**TEKSTFRAGMENT**
----
Beoordeling door de rechtbank
De rechtbank heeft bij de bepaling van de op te leggen straf gelet op de aard en de ernst van hetgeen bewezen is verklaard, de omstandigheden waaronder dit is begaan, mede gelet op de persoon en de omstandigheden van de verdachte zoals van een en ander bij het onderzoek ter terechtzitting is gebleken, waarbij onder meer is gelet op:
- het uittreksel justitiële documentatie, gedateerd 19 juni 2019;
- een voorlichtingsrapportage van Reclassering Nederland, gedateerd 19 juli 2019.
De rechtbank heeft bij de straftoemeting in het bijzonder het volgende in aanmerking genomen.
Verdachte heeft zich schuldig gemaakt aan witwassen. Zij wist dat het geld van diefstal afkomstig was en heeft hiervan geprofiteerd. Hoewel de rechtbank er enigszins begrip voor heeft dat verdachte druk heeft ervaren vanuit haar echtgenoot, had zij aan deze druk weerstand moeten en kunnen bieden.
----
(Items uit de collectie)
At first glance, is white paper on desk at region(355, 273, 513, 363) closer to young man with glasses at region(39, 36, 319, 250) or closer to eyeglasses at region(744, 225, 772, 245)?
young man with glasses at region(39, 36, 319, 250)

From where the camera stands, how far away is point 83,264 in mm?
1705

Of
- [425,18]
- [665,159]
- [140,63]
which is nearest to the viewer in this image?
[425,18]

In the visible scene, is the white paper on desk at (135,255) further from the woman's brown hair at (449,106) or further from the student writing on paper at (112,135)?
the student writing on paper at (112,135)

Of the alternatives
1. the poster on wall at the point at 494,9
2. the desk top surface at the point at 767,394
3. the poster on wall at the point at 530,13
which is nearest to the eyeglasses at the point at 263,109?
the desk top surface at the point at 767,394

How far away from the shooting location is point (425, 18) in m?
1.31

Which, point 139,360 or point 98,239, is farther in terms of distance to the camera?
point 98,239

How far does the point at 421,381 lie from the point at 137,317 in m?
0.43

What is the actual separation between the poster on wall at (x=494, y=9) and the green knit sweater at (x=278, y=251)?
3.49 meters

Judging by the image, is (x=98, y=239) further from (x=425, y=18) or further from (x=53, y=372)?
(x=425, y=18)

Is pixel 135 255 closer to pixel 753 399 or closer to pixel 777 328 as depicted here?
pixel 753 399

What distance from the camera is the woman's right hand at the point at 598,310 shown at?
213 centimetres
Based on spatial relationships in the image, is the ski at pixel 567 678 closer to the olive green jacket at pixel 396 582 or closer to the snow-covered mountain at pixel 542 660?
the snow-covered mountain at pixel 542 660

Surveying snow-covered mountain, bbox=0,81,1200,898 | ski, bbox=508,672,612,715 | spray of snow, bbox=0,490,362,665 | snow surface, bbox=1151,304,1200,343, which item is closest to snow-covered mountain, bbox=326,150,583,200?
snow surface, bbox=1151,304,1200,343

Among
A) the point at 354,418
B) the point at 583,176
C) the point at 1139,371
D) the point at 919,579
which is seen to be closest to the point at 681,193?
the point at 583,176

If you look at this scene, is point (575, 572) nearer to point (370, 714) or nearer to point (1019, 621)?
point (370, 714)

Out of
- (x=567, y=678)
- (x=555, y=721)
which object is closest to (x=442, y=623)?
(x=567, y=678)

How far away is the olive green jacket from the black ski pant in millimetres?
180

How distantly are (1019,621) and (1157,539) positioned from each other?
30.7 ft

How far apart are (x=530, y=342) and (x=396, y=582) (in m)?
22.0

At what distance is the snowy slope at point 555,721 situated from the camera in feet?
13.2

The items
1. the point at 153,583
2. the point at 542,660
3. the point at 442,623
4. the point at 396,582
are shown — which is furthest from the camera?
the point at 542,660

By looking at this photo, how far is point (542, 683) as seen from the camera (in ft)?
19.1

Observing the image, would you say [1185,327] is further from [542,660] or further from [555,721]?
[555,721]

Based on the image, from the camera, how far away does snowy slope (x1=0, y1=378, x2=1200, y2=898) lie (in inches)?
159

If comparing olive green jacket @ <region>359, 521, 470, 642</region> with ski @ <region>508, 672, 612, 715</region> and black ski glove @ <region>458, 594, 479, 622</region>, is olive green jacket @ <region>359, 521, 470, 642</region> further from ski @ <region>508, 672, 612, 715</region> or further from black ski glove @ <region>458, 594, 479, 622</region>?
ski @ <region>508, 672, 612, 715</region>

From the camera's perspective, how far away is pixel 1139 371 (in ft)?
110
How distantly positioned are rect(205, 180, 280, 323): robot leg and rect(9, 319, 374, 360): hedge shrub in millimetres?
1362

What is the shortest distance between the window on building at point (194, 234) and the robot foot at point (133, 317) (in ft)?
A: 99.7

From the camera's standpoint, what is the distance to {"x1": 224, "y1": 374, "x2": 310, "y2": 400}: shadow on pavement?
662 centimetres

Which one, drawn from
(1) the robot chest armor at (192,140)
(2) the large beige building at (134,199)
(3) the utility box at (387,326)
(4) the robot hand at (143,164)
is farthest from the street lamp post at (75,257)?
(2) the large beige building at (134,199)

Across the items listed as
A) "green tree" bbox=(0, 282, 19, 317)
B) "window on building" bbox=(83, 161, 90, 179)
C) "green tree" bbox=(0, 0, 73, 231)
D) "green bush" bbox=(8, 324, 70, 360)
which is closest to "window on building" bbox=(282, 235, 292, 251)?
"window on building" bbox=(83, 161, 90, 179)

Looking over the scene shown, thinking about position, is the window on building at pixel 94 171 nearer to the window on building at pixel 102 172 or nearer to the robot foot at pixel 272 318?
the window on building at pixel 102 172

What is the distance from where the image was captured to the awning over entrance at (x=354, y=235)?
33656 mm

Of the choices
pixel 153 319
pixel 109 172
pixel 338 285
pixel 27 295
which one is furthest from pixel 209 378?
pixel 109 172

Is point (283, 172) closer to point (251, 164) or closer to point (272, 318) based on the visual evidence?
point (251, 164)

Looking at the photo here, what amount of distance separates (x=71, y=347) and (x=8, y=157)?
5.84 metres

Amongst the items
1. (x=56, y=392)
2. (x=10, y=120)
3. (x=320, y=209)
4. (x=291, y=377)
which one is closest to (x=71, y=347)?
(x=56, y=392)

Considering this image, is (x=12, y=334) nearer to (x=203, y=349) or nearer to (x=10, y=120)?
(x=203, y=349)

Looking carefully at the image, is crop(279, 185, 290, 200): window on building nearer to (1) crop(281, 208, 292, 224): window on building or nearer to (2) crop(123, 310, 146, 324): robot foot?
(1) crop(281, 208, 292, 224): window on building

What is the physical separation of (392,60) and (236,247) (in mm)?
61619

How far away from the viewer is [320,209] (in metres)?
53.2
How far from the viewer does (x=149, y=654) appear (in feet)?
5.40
----
**DE OPGAVE**
Neem uit het fragment over de strafoplegging letterlijk het deel over vanaf "Beoordeling door de" tot en met "19 juli 2019.". Het materiaal staat op zichzelf en hoort niet bij het tekstfragment.

**UITKOMST VAN OPDRACHT**
Beoordeling door de rechtbank
De rechtbank heeft bij de bepaling van de op te leggen straf gelet op de aard en de ernst van hetgeen bewezen is verklaard, de omstandigheden waaronder dit is begaan, mede gelet op de persoon en de omstandigheden van de verdachte zoals van een en ander bij het onderzoek ter terechtzitting is gebleken, waarbij onder meer is gelet op:
- het uittreksel justitiële documentatie, gedateerd 19 juni 2019;
- een voorlichtingsrapportage van Reclassering Nederland, gedateerd 19 juli 2019.